Besarnya dana yang harus dialokasikan dinyatakan dalam persentase tertentu dari keuntungan perusahaan. Ini mengandung makna bahwa transformasi sosial sebagian bebannya dititipkan kepada perusahaan untuk ikut memberdayakan masyarakat di sekitar perusahaan maupun di lokasi yang berbeda.

Progam ini baik, sepanjang diurus dengan baik, dalam arti murni dilaksanakan untuk memberdayakan masyarakat. Ini penting disampaikan agar tidak dipakai sebagai “mesin kongkalikong” antara perusahaan dengan pejabat pemerintah yang berkuasa. Misalnya dipakai sebagai “alat barter”. Perusahaan melaksanakan CSR, tetapi kemudian meminta kompensasi agar perusahaan dapat diberi konsesi melaksanakan proyek pembangunan, baik untuk kepentingan perusahaan maupun untuk kepentingan pemerintah.

Boleh jadi progam CSR dipakai sebagai tempat “pencucian uang” karena dana CSR umumnya dikelola oleh yayasan. Di zaman Orba banyak dibentuk yayasan, Ada yayasan super semar, yayasan amal bakti muslim Pancasila dan lain-lain. Sekarang juga banyak kalangan membentuk yayasan untuk berbagai tujuan sesuai niat para pendiri nya.

Dan pembentukan yayasan adalah sah menurut paraturan perundangan yang berlaku, yakni UU tentang yayasan. CSR tentu diperlukan dan manakala ketimpangan sosial masih sangat lebar, progam tersebut sangat membantu sebagai salah satu instrumen kebijakan sosial yang baik. Bila iklim bisnis di negeri ini makin memberikan kesempatan bagi perusahaan mencetak laba yang optimal, dana CSR yang dapat dihimpun akan makin besar.

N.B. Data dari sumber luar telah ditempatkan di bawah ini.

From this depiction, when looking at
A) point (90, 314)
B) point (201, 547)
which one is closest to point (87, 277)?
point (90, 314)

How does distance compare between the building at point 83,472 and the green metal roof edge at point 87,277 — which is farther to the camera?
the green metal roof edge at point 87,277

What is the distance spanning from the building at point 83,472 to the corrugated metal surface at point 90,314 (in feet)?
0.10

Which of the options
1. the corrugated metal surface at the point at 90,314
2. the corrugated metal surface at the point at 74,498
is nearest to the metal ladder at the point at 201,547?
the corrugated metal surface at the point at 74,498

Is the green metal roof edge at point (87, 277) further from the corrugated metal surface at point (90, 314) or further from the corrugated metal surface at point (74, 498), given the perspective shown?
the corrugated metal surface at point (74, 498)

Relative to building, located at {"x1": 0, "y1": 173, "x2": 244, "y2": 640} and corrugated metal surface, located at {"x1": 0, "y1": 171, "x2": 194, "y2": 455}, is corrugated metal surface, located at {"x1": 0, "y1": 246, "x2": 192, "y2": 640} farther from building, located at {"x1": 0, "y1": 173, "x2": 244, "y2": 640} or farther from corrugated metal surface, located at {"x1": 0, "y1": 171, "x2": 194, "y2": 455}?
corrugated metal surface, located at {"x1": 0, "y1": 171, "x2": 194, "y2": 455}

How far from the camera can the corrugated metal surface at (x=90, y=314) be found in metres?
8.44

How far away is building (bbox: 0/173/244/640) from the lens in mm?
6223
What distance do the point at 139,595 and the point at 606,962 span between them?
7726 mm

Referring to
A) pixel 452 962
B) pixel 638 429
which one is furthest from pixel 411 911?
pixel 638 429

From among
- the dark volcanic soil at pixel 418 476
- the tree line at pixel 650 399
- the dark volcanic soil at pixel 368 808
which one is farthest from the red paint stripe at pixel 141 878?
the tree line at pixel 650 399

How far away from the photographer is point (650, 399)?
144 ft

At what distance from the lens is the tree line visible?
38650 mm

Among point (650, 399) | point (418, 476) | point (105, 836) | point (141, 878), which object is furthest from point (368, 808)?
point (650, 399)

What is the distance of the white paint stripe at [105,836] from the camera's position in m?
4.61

Artinya, kesempatan untuk mengurangi kesenjangan sosial semakin terbuka lebar. Pemerintah mendapat manfaat, perusahaan mendapat manfaat dan masyarakatpun dapat menikmati dari adanya progam CSR tersebut. CSR adalah merupakan bentuk bauran kebijakan yang produktif antara kebijakan ekonomi, kebijakan bisnis dan kebijakan sosial.

Indonesia sebagai nation state tepat melaksanakan progam CSR dengan syarat harus transparan dan akuntabel dalam tata kelolanya. Prinsip good governance harus ditegakkan dan dilaksanakan dalam pelaksanaan progam CSR. Progam jaring pengaman social (social safety net) bisa diselenggarakan dengan adanya progam CSR, selalain tetap harus ada yang diselenggarakan oleh pemerintah pusat dan pemerintah daerah sesuai amanat konstitusi.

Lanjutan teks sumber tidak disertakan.